Start of The input
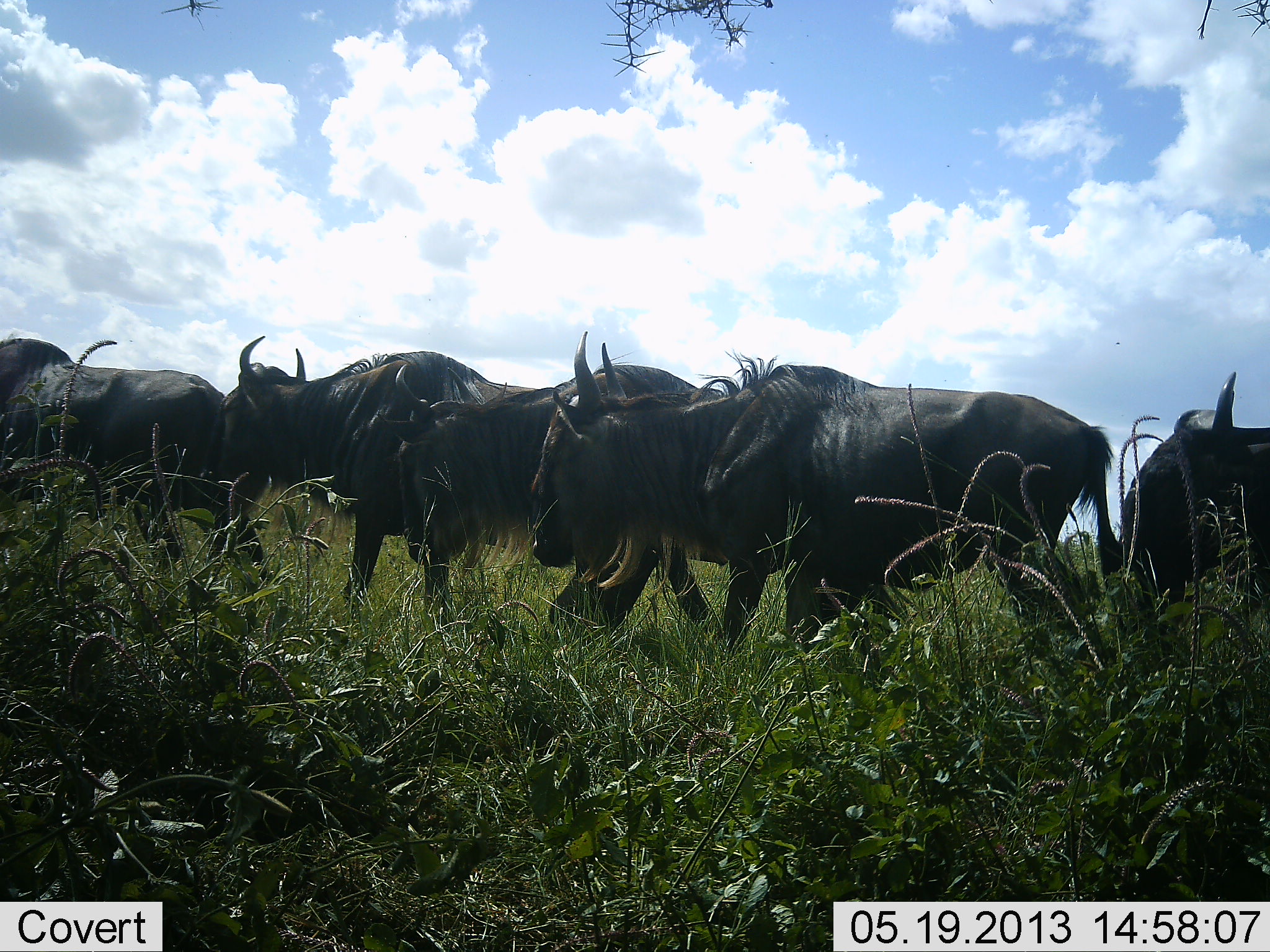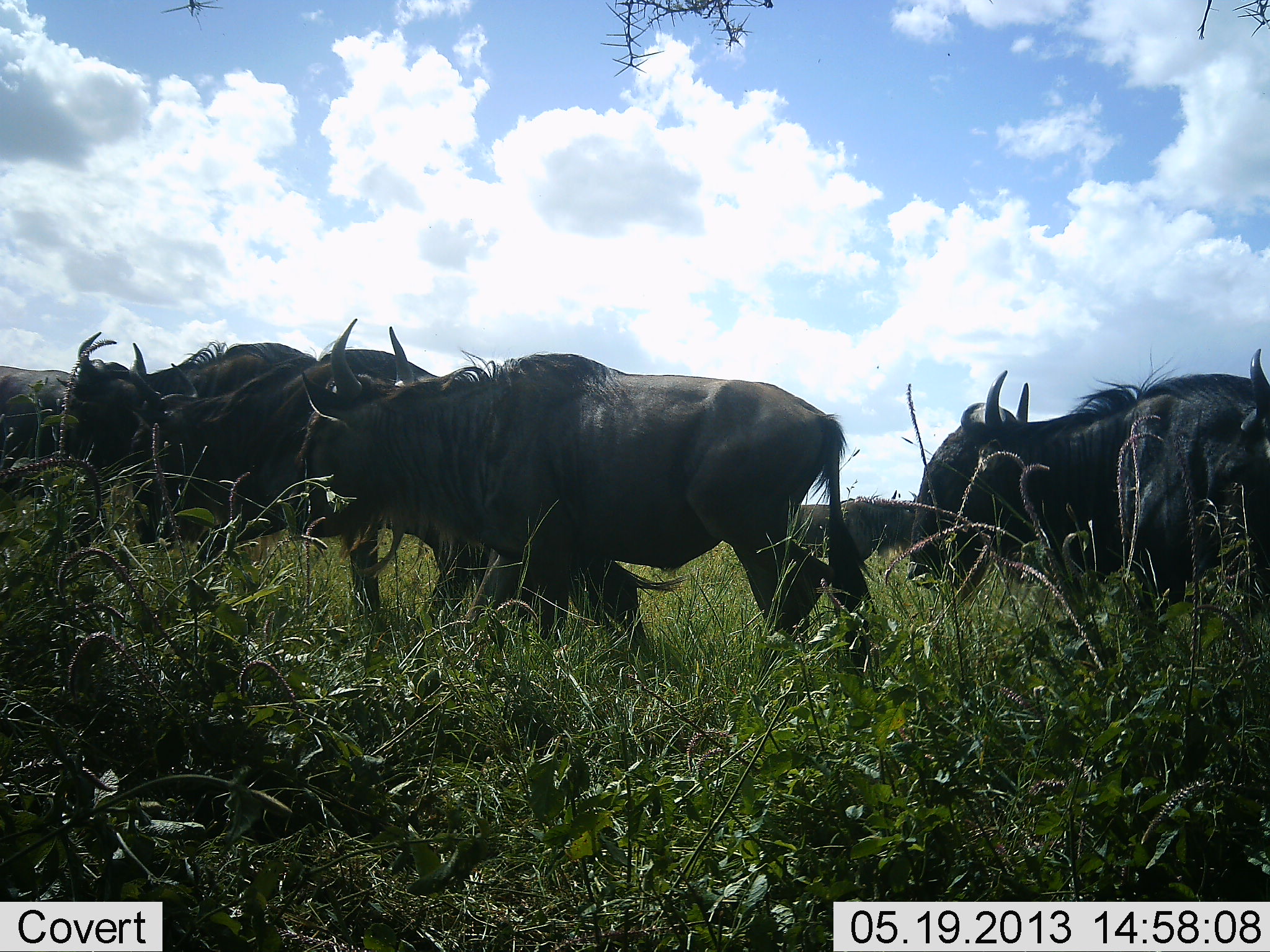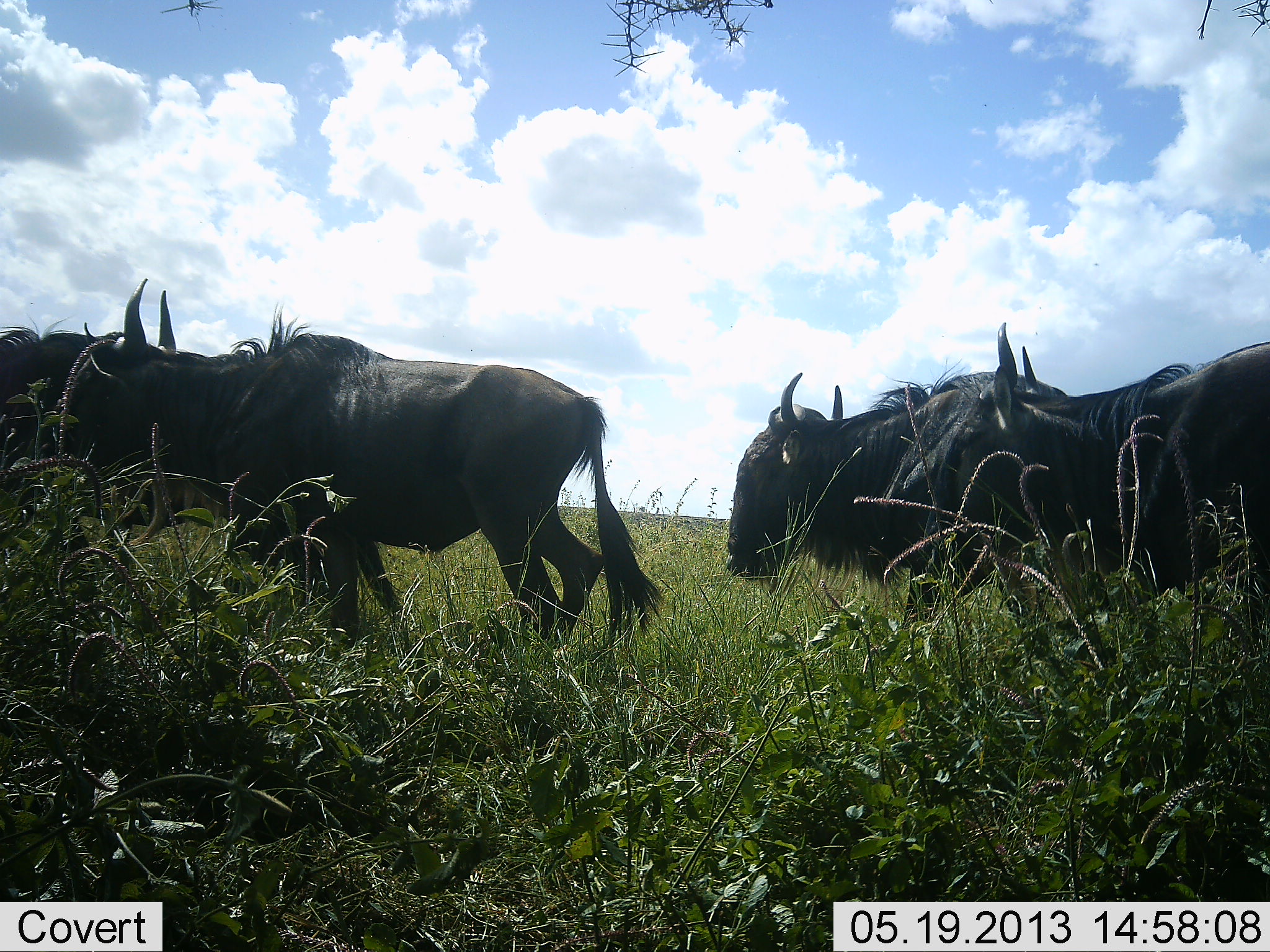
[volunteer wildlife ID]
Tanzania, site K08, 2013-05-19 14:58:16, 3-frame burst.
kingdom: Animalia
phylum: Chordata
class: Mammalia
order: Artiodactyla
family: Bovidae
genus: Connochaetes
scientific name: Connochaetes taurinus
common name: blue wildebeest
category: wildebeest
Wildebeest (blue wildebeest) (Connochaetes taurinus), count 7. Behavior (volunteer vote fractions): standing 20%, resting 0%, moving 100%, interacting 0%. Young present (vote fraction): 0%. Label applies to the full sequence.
End of The input
Start of The input
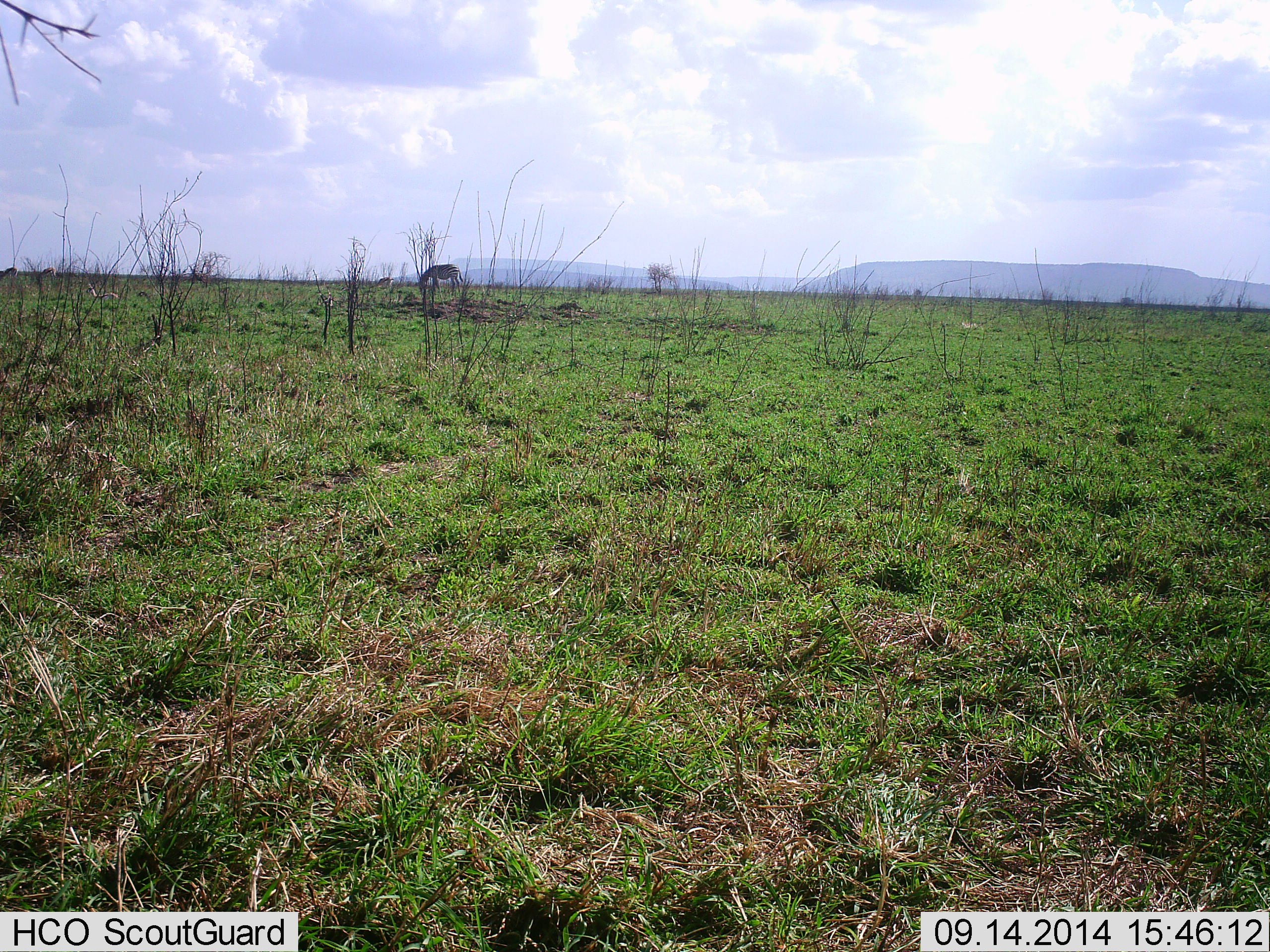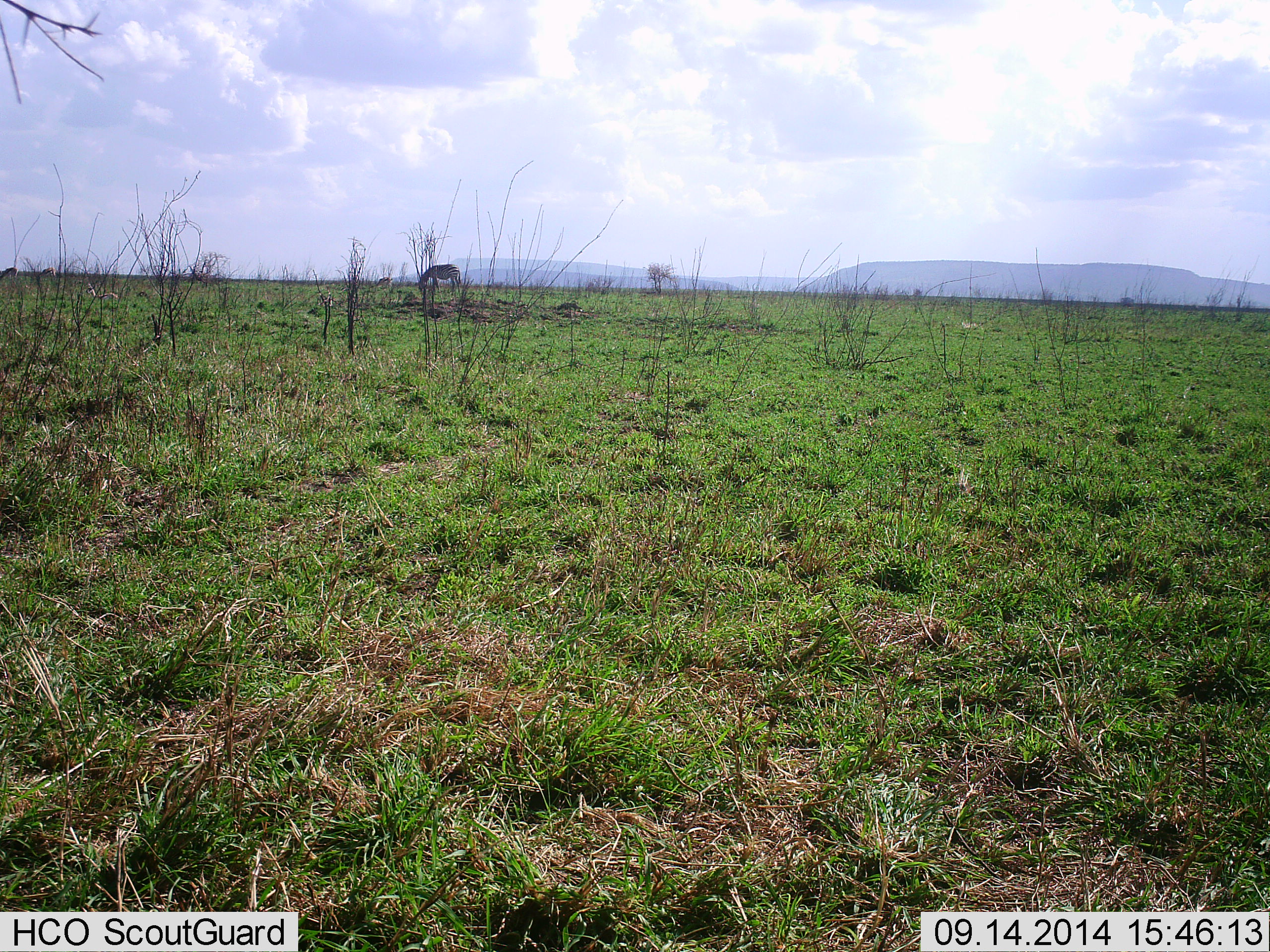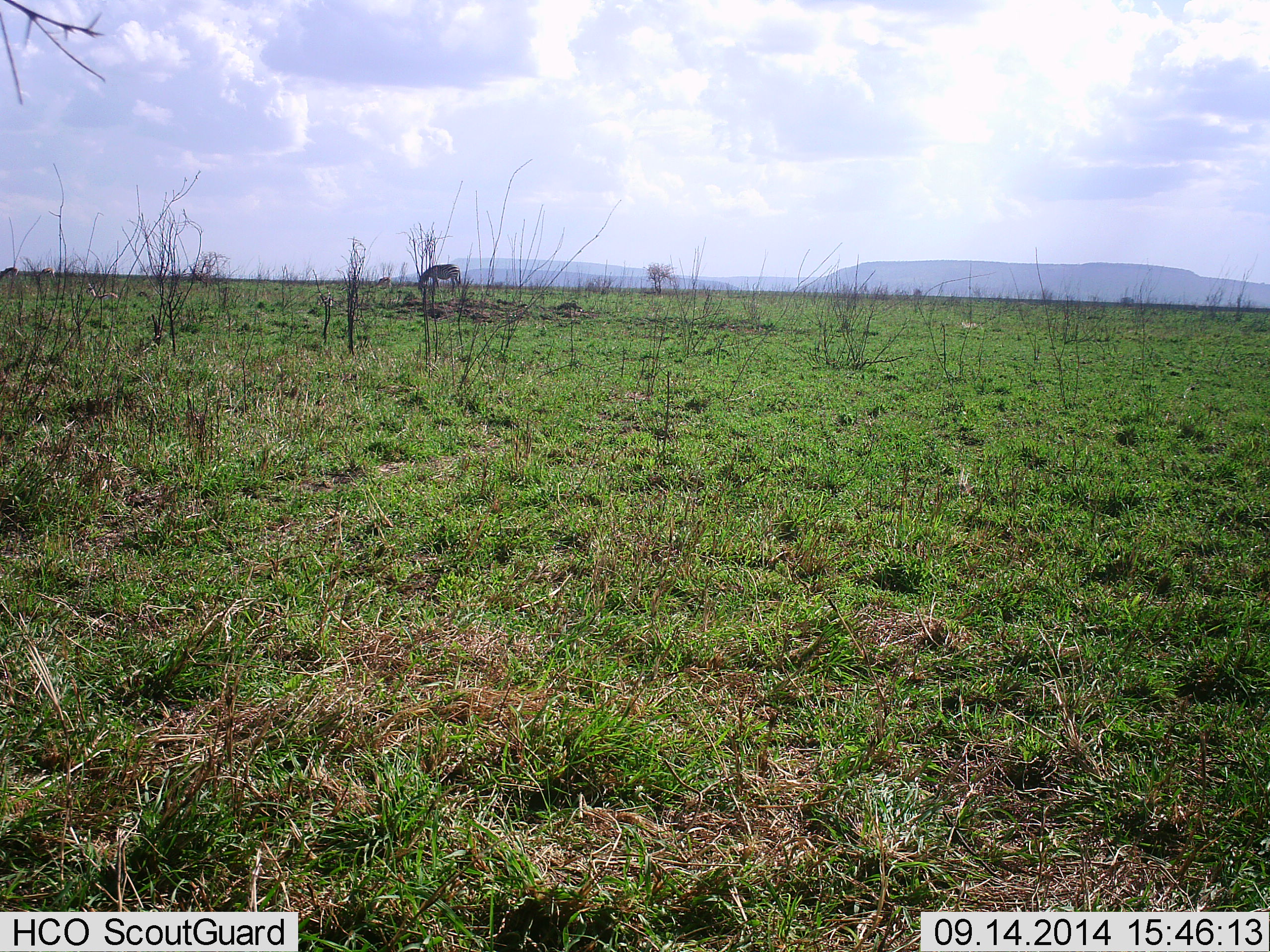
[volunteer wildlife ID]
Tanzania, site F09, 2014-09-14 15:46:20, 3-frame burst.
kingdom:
End of The input
Start of The input
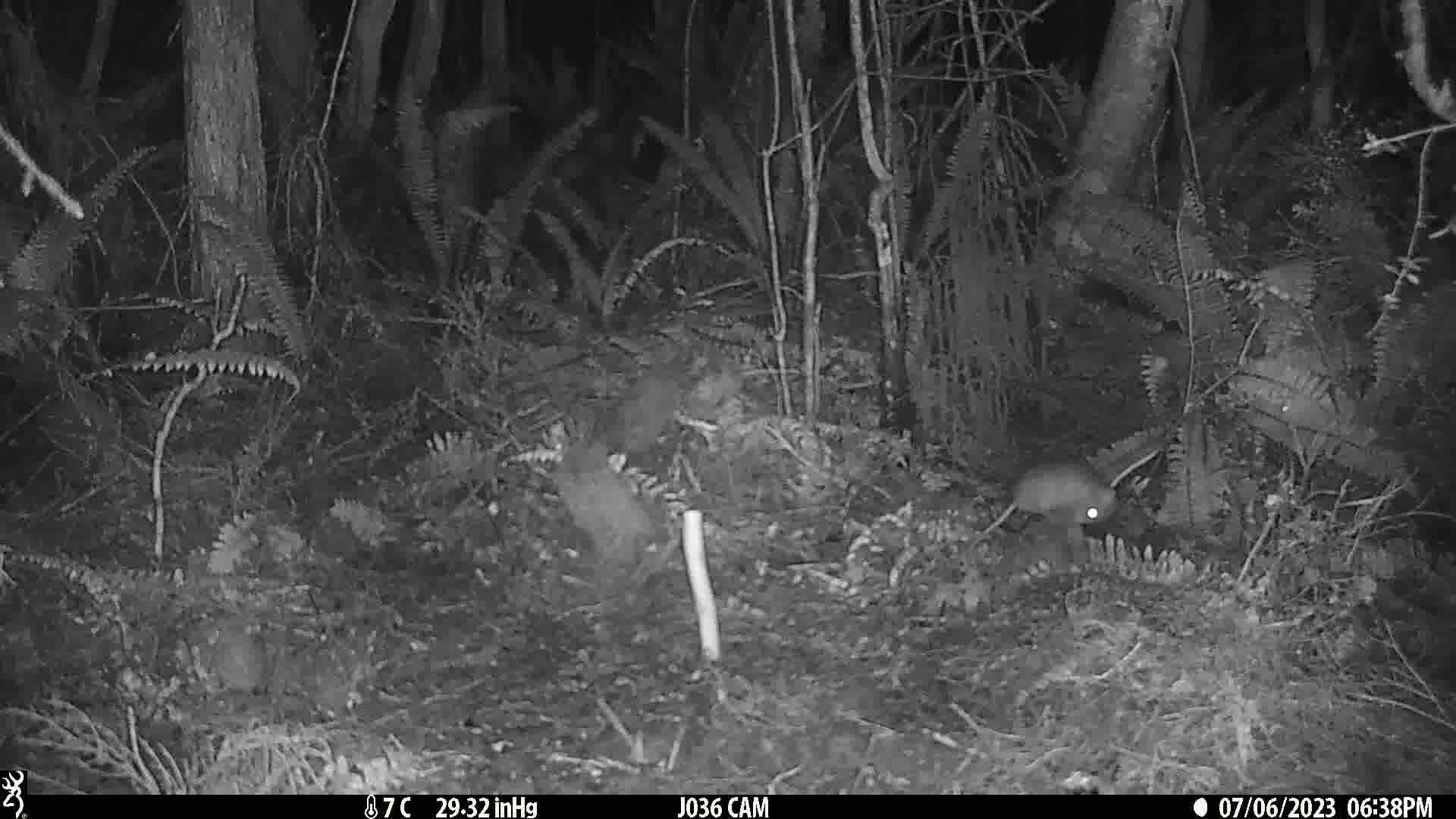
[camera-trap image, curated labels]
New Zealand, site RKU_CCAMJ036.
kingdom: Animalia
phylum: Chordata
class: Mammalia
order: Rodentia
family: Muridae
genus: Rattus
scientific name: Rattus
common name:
End of The input
*Action item*
In how many lines of the records does the word "Tanzania" occur? Reply with the number only.

*Task solution*
2